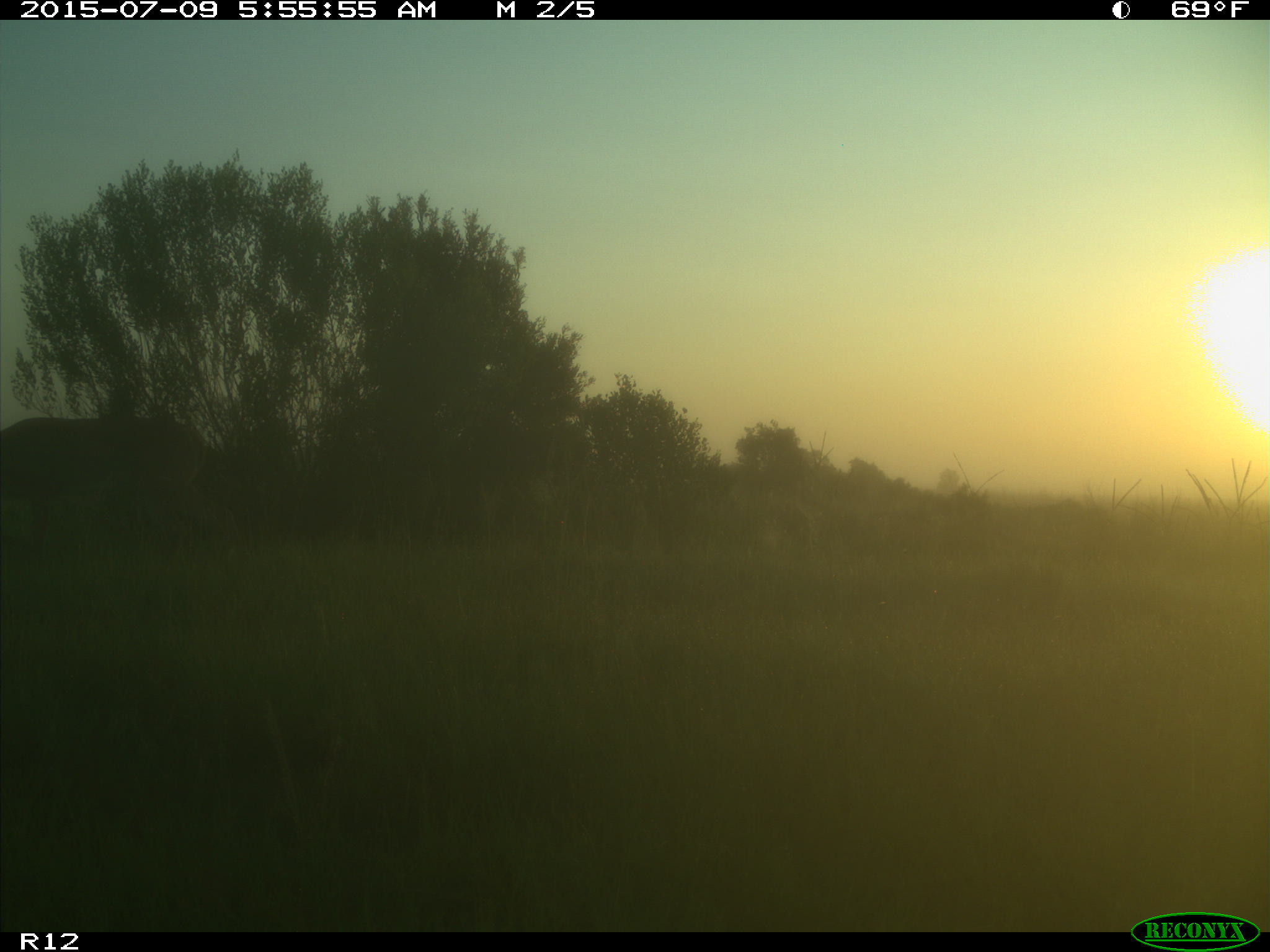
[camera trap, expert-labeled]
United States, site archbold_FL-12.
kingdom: Animalia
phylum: Chordata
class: Mammalia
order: Artiodactyla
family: Cervidae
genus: Odocoileus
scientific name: Odocoileus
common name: deer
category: unidentified deer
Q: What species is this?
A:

◆ Activity:
Would you output the full listing exactly as it stands, minus the images?

◆ Response to this task:
[camera trap, expert-labeled]
United States, site archbold_FL-12.
kingdom: Animalia
phylum: Chordata
class: Mammalia
order: Artiodactyla
family: Cervidae
genus: Odocoileus
scientific name: Odocoileus
common name: deer
category: unidentified deer
Q: What species is this?
A:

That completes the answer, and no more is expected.